When substance is in place, but the existing financing logic no longer holds.
Capital situations rarely arise in isolation. They arise when market shifts, timelines, valuation logic, debt availability, equity commitment and repayment no longer fit together within the existing structure.
Henrion Advisory works on real estate and corporate situations in which not only capital is needed, but a new capital order is required.
At the centre stands the question of whether a complex starting position can be developed into a financeable, investable and decision-ready structure.
Capital is international. Real estate remains local.
Real estate is created in specific places. Capital moves across markets, vehicles, mandates and risk profiles.
Henrion Advisory uses its Luxembourg structuring nexus to make German real estate and corporate situations connectable for international capital partners.
German substance. European structure. International capital.
Capital situation rather than capital requirement
A capital requirement describes a gap. A capital situation describes the economic reason why that gap arose and how it can be closed in a structured way.
This distinction is essential.
Not every financing gap is a suitable capital situation. Some situations are simply undercapitalised, insufficiently prepared or economically unviable. Other situations possess substance, but are blocked by an ill-fitting liability side, a changed market environment, maturing financing, missing repayment or insufficient investor legibility.
Henrion Advisory begins where the capital requirement must not merely be covered, but translated into a new transaction logic.
------------------------------------------------------------
> [Set tasks]:
**A.** Reproduce the Henrion Advisory passage verbatim, starting at "Capital is international." and ending at "and risk profiles.".
**B.** Resume the Henrion Advisory passage after its final sentence, carrying on its argument about capital situations.
------------------------------------------------------------
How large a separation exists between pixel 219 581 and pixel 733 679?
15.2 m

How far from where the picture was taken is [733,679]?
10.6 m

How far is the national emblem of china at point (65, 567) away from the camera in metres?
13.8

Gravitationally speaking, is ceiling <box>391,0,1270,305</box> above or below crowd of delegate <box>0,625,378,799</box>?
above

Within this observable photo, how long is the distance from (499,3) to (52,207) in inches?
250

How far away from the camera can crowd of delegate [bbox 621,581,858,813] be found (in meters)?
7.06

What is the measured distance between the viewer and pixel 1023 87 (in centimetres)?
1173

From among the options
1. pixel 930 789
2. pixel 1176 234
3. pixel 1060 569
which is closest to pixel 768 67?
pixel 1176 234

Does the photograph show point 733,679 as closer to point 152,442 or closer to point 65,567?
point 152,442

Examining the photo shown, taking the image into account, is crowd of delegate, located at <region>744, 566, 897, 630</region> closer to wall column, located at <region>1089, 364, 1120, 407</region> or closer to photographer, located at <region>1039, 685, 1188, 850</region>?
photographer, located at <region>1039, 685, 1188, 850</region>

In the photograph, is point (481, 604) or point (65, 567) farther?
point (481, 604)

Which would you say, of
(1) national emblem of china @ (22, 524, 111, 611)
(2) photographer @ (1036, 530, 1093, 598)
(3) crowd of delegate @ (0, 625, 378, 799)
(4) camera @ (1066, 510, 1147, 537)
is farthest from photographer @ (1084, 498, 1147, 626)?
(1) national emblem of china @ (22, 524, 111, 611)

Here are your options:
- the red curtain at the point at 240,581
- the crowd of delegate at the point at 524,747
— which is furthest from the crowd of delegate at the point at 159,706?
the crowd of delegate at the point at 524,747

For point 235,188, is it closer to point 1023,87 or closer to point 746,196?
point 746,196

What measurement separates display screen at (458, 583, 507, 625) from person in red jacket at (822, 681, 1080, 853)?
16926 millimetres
------------------------------------------------------------
> [Solved tasks]:
**A.**
Capital is international. Real estate remains local.
Real estate is created in specific places. Capital moves across markets, vehicles, mandates and risk profiles.

**B.**
Market upheaval and financing availability
The German real estate market is not going through a mere interest rate correction. It is processing several changes at once: higher financing costs, shifted valuation levels, increased construction and energy costs, ESG requirements, more selective capital providers and a markedly more cautious transaction environment.
These changes do not affect all properties, developers, asset holders and entrepreneurs equally. They hit different sub-markets, strategies and capital structures with different intensity.
For Henrion, the decisive question is therefore not whether a market is “good” or “bad”. What matters is whether a specific situation can still be structured to be capital-ready under the new conditions.
Many business models that appeared viable under favourable debt availability have to be re-read today. Not necessarily because the underlying value has disappeared, but because the old capital structure no longer fits the new market logic.
Project Development
Project development is the most capital-intensive and cycle-sensitive form of value creation in real estate.
It binds land, planning rights, construction costs, time, letting or sale, debt, equity and exit into a single multi-year risk structure. Under stable market conditions, this structure can hold. In phases of rising interest rates, higher construction costs, cautious banks and weaker transaction markets, the same structure becomes considerably more fragile.
A capital situation does not arise here simply because additional capital is needed. It arises when project status, cost development, senior financing, sponsor equity and repayment have to be reordered.
Henrion Advisory opens access to capital partners who think beyond the local banking market — and brings bridge capital, mezzanine, preferred equity, whole loan, co-investment or bespoke capital partnerships into a structure that restores financing headroom.
Refinancing
Refinancing today is no longer a mere follow-on financing. Refinancing today means: re-establishing capital access before room for manoeuvre is lost.
When the transaction market does not carry, the capital side has to carry. Many standing financings were concluded under different valuation, interest rate and liquidity conditions. When such a financing matures, the existing capital structure meets a new market environment: higher debt service requirements, reduced loan-to-value headroom, more cautious banks, changed appraisal values and stronger requirements regarding cash flow, ESG and repayment.
The capital situation then lies not merely in the maturing of a loan; it lies in the difference between the old financing logic and the new capital market reality.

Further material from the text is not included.